Effetto Pato Adesso il Milan si sente l’Inter

El Shaarawi tolto dal mercato, accelerata su Megbah, Merkel richiamato d’urgenza, sono le prime mosse a costo zero: improvvisamente le cose hanno un altro colore. È girata la voce che il Milan nel derby non ci fosse. Sbagliato, c’era e ha perso.
E non è vero che era una partita che non contava, come ha detto Zlatan Ibrahimovic ieri a sangue freddo: «Il derby non era una partita decisiva. Abbiamo perso ma siamo ancora davanti all’Inter di 5 punti. Mancano ancora tante partite, questa non era decisiva». Non è vero, questo derby ha ribaltato tutto. Ad ascoltare questo Zlatan sembra di sentire Pazzini o Milito di un mese fa circa. Ed è questo che più irrita adesso i rossoneri, perché l’Inter gli ha passato la stecca. Non è il vantaggio che si riduce a cinque punti, o la striscia positiva che si azzera, no, è che dopo novanta minuti di derby ora è il Milan che non riesce più a vincere le partite che contano, ha un attacco dove se non segna Ibra resta al buio, e adesso deve fare qualcosa sul mercato dopo una settimana così movimentata che proprio non se ne sentiva il bisogno. Parole di Massimiliano Allegri cui non si può certo negare una buona compartecipazione alla stecca.

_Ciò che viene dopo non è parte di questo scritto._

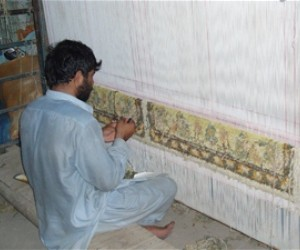A weaver weaves carpet for ZRM Carpet Company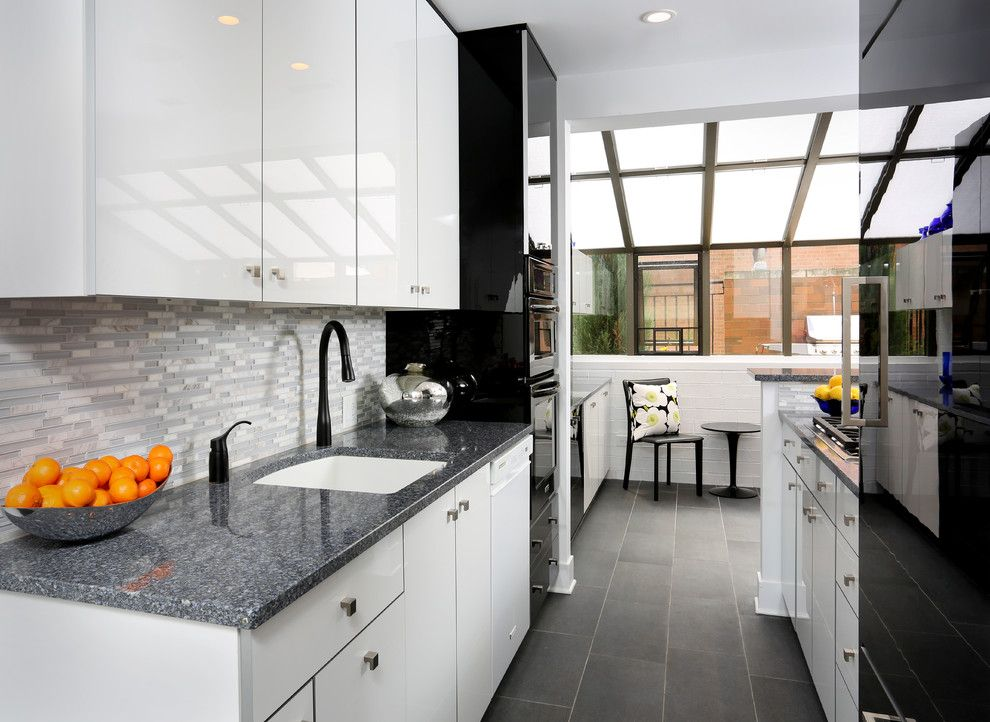 American Olean for a Contemporary Kitchen with a Galley Kitchen Ideas and Modern Galley Kitchen Design by Normandy Remodeling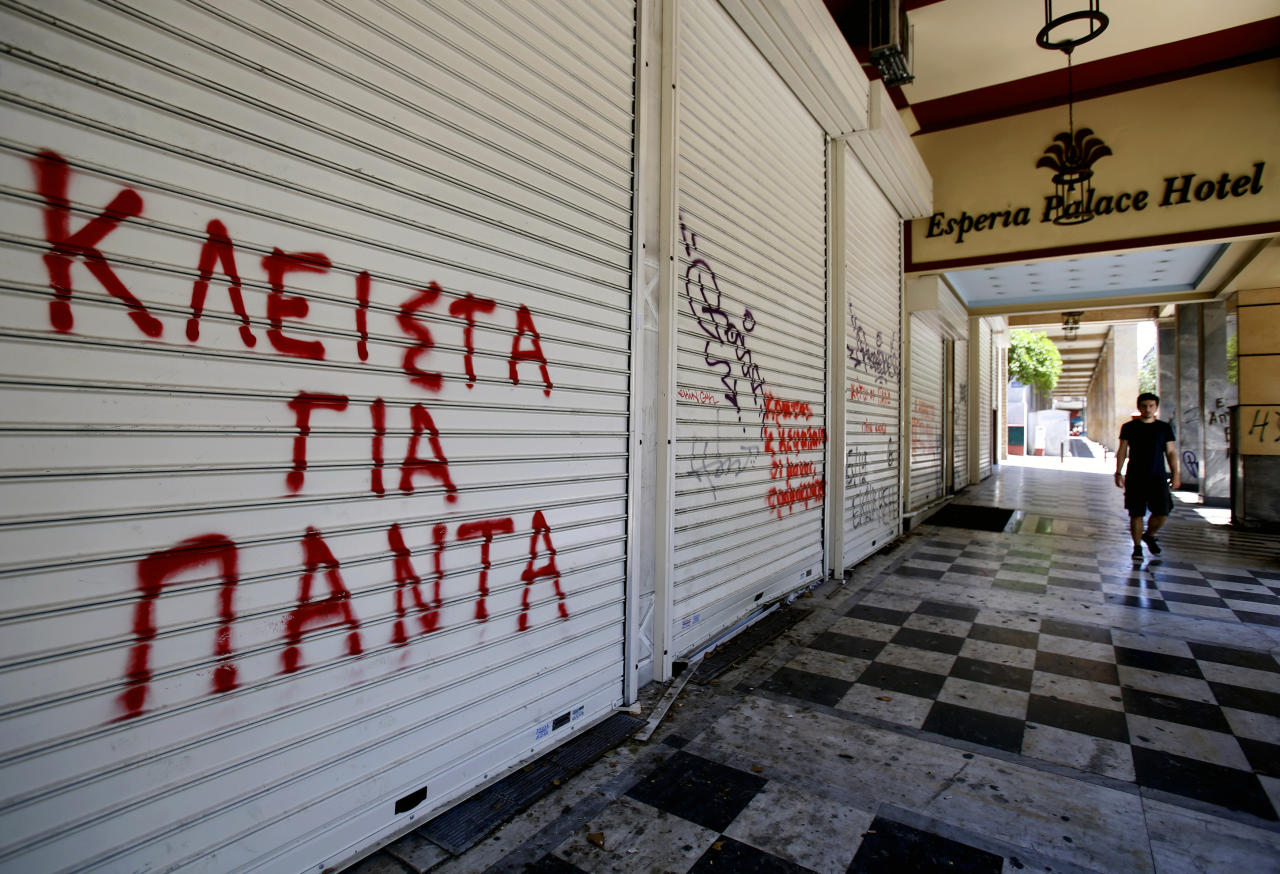 A tourist walks by the closed Esperia Palace Hotel in Athens Yannis Behrakis / Reuters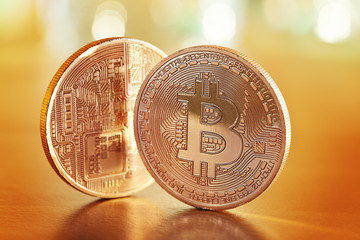 Golden Bitcoins on a gold background (new virtual money )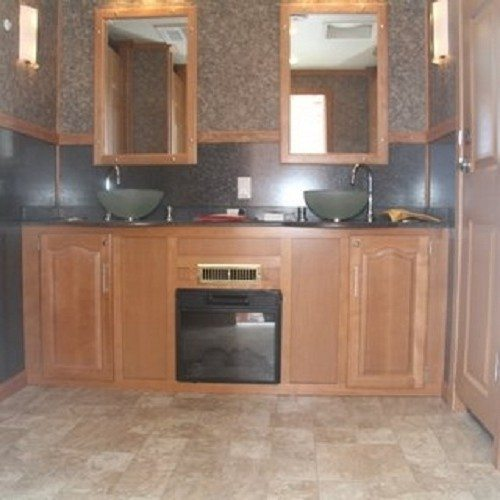 With a fireplace embedded below the sink this bathroom trailer is one to remember.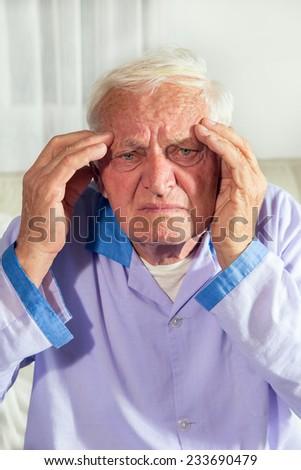 Senior man with headache - stock photo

In campionato contro il gruppo delle prime in classifica, il Milan non ha mai vinto e su cinque scontri, derby compreso, ha fatto solo due punti contro Lazio e Udinese, peraltro a San Siro. Poi ha perso a Napoli 3-1, a Torino 2-0 e domenica sera con l’Inter. In Champions nelle uniche due sfide di valore, quelle con il Barcellona, le cose non sono andate meglio, rocambolesco 2-2 al Nou camp e sconfitta a San Siro. In queste sette gare, Ibra ha segnato solo alla Lazio e nel 2-3 col Barcellona, sempre a San Siro, dando nuovi motivi per riaprire il dibattito sulle sue prestazioni nei momenti che contano. Come domenica sera: «Ma non mi sono arrivati palloni come al solito - ha spiegato -, così la mia prestazione è stata penalizzata. Mi sono detto “resta in area e aspetta”, ma alla fine sono rimasto isolato». Ibra spesso va dritto al problema e queste sono dichiarazioni che non suonano bene e non sembra siano di incitamento. Lui vale perché è uno che non si può mai rimproverare niente, anche domenica sera la sua parte l’ha fatta. Come l’aveva fatta a Barcellona dove ha vinto l’ennesimo campionato segnando 16 gol in 29 partite di Liga. Solo che lui pensava di fare fuori Messi e Guardiola, invece Xavi Hernandez e Iniesta hanno fatto fuori lui. E c’è qualcosa che gira in questo senso anche adesso. Aspetto da non sottovalutare e al quale si agganciano forzatamente il mancato arrivo di Tevez e la mancata partenza di Pato. Il City pare abbia respinto l’offerta di Moratti (che ora si sente liberato), in Inghilterra danno nuovamente il Milan favorito e di questa marmellata di mercato si intuisce solo che il dottor Galliani stava facendo un gran colpo portando anche soldi in cassa. Invece Pato è rimasto, resta a portata di Ibra per almeno altri sei mesi anche se diventa sempre più un nodo da sciogliere in tempi brevi. Contro l’Inter il ragazzo si è battuto, alcune cose buone e altre meno, un destro dentro l’area spedito in curva e un pallone quasi in area piccola solo da mettere, ma si è mosso. Anche se, apparentemente, il feeling con il resto della compagnia appare sottile e quasi diplomatico. Qualcuno non gli ha neppure battuto il cinque al suo rientro in panchina dopo la sostituzione. L’idea è che il Milan aspetti giugno per far scattare l’asta nella quale potrebbero entrare i migliori club d’Europa. Marco Materazzi ieri ha detto: «Datelo a noi».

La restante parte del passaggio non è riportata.